If generated config is wrong, fix inventory/hosts-local.yaml or inventory/hosts.yaml, then deploy.

ssh pbx-bo uses /usr/bin/ssh

The wrapper is not first in PATH.

Check:

which ssh

Fix current shell:

source ~/.zshrc

If needed, ensure .zprofile and .zshrc both move ~/.local/bin to the front using zsh path, not a guard that leaves it later in PATH.

cmd_args[@]: unbound variable

This is a bash 3.2 plus set -u empty-array issue in ssh-wrapper.sh.

Use guarded array expansion:

${array[@]+"${array[@]}"}

Do not simplify it.

Physical card missing on is-jumper

Check:

ssh is-jumper 'ls -l /run/user/0/gnupg/S.gpg-agent.ssh'
ssh is-jumper 'SSH_AUTH_SOCK=/run/user/0/gnupg/S.gpg-agent.ssh ssh-add -L | sed -n 1p'

Expected key output contains:

cardno:6446168

If missing, the issue is on is-jumper: gpg-agent, card mount, permissions, or hardware state.
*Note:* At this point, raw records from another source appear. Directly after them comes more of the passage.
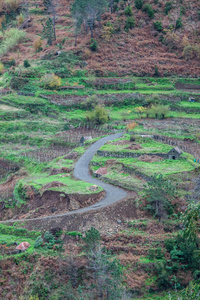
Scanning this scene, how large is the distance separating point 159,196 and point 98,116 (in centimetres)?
3416

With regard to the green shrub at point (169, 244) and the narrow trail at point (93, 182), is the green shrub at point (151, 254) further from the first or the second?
the narrow trail at point (93, 182)

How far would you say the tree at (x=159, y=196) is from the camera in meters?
41.1

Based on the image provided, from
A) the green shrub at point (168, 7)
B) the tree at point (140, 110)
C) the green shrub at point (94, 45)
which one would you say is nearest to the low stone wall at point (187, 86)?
the tree at point (140, 110)

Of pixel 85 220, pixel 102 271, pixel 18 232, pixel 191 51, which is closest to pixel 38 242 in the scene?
pixel 18 232

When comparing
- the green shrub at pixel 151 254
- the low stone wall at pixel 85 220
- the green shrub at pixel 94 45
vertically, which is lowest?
the green shrub at pixel 151 254

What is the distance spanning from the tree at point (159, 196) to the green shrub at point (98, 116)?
32.3 metres

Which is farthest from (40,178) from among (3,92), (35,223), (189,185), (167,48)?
(167,48)

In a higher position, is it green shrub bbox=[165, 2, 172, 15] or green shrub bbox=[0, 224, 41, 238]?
green shrub bbox=[165, 2, 172, 15]

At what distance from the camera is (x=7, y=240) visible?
37562 mm

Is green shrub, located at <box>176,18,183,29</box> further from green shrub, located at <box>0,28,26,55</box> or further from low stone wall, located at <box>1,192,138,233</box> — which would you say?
low stone wall, located at <box>1,192,138,233</box>

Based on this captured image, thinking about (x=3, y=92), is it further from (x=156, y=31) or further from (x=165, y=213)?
(x=165, y=213)

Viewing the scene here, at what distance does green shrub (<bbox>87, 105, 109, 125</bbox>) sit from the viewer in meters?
72.6

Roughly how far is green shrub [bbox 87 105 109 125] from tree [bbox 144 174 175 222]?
106 feet

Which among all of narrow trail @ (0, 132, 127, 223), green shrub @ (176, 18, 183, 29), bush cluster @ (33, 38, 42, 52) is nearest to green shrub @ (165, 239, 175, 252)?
narrow trail @ (0, 132, 127, 223)
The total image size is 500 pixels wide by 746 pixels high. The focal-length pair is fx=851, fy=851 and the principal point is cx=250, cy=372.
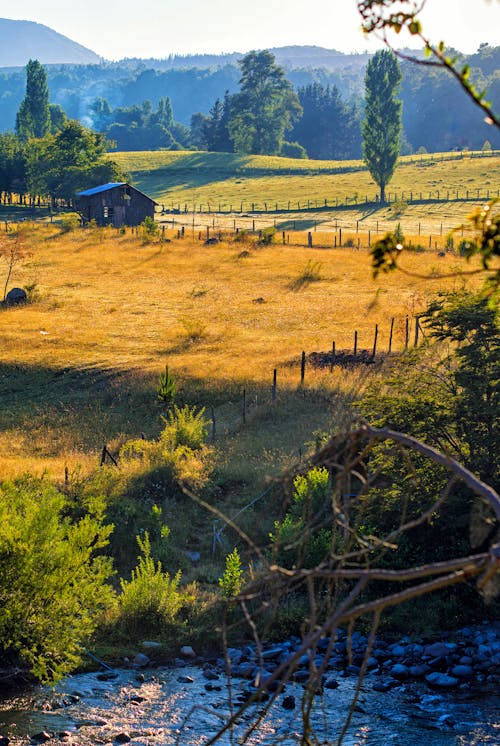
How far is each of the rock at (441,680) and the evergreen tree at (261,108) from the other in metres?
126

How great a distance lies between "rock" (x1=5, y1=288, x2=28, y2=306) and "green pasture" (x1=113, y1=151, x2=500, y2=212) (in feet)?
176

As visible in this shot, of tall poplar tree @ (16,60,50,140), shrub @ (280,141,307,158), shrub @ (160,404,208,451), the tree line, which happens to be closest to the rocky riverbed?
shrub @ (160,404,208,451)

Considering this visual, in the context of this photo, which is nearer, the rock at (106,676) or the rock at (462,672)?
the rock at (462,672)

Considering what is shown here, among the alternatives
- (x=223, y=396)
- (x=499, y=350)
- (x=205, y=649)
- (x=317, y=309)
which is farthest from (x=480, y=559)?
(x=317, y=309)

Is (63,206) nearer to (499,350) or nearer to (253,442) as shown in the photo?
(253,442)

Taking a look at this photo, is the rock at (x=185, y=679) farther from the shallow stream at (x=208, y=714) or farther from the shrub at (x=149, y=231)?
the shrub at (x=149, y=231)

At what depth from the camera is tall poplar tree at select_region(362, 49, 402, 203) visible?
Result: 90.9 meters

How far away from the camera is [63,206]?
88312 mm

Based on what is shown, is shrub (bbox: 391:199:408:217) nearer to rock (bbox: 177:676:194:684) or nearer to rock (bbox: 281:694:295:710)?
rock (bbox: 177:676:194:684)

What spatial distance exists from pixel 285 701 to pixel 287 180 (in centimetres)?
10236

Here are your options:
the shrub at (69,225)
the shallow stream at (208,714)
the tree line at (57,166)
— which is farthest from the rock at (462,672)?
the tree line at (57,166)

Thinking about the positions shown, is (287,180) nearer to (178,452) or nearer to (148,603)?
(178,452)

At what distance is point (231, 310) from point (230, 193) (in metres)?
67.4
Direct command works but wrapper fails

Compare generated command behavior:

bash -x ~/.local/bin/ssh porta-sip hostname

Look for:

SSH_AUTH_SOCK=/run/user/0/gnupg/S.gpg-agent.ssh
bogdan.timofte@10.253.51.50

If either is wrong, fix inventory/local overlay or wrapper.

Generated config was edited manually

Discard manual runtime edits by redeploying:

tools/deploy-local.sh

Then verify:

ssh -G j1 | grep -E '^(hostname|user|port) '

Compatibility and Compliance

Do not reintroduce these removed patterns:

j1-relay.sh
ssh-proxy.sh
ensure-ssh-agent-bridge.sh
ensure-ssh-jump.sh
local socket forwarding for the hardware card
Python/base64 port-forwarding relays
per-host local ProxyCommand bridges

Current compliant model:

local wrapper -> ssh is-jumper -> run normal ssh from is-jumper

Compatibility options for old final hosts belong in inventory or on jump hosts, not in ad-hoc local forwarding scripts.

Maintenance Notes for Agents

Before changing anything:

git status --short --branch
which ssh
ssh -G j1 | grep -E '^(hostname|user|port) '

When fixing auth:

1. Identify which hop failed from the error user@host.
2. is-jumper failures mean local key/config.
3. J1/J2 failures mean hardware card, SSH_AUTH_SOCK, or jump user.
4. final-host failures mean final host user/auth/port.
5. Apply the fix in inventory or wrapper source, not generated config.
6. Run tools/deploy-local.sh.
7. Run read-only SSH verification.
8. Commit the source change.

Do not assume hosts.yaml alone is the effective config. Always remember inventory/hosts-local.yaml is merged in by tools/generate-configs.py.

Do not trust stale docs, comments, or generated files over these commands:

ssh -G <alias>
tools/deploy-local.sh
ssh <alias> hostname
git diff